EXERCISE INSTRUCTIONS :: The answer should hold every line of the listing, unchanged and free of images.

STORED DATA ::
((
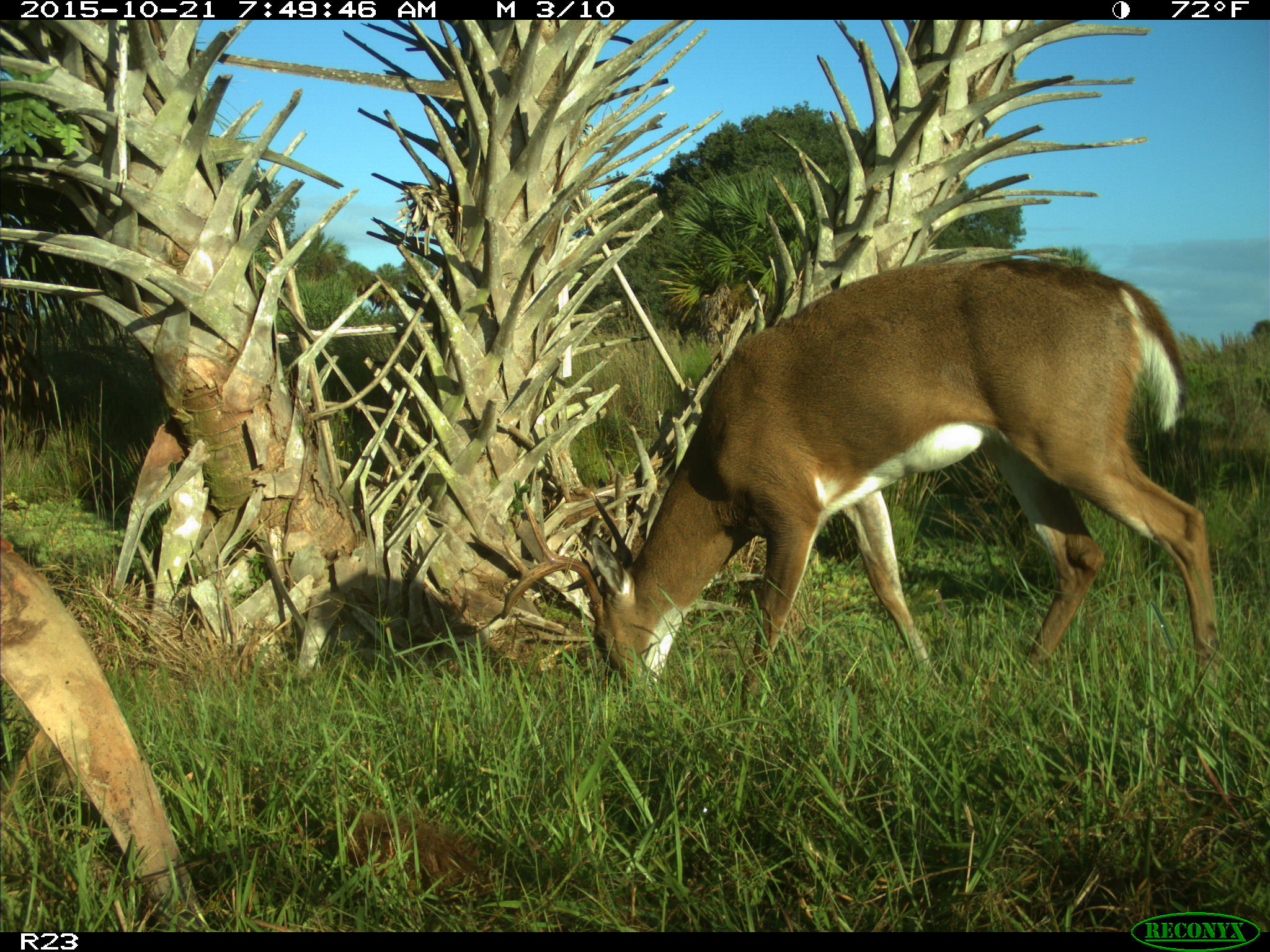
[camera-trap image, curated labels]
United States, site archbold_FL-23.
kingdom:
))
WRITTEN ANSWER ::
[camera-trap image, curated labels]
United States, site archbold_FL-23.
kingdom:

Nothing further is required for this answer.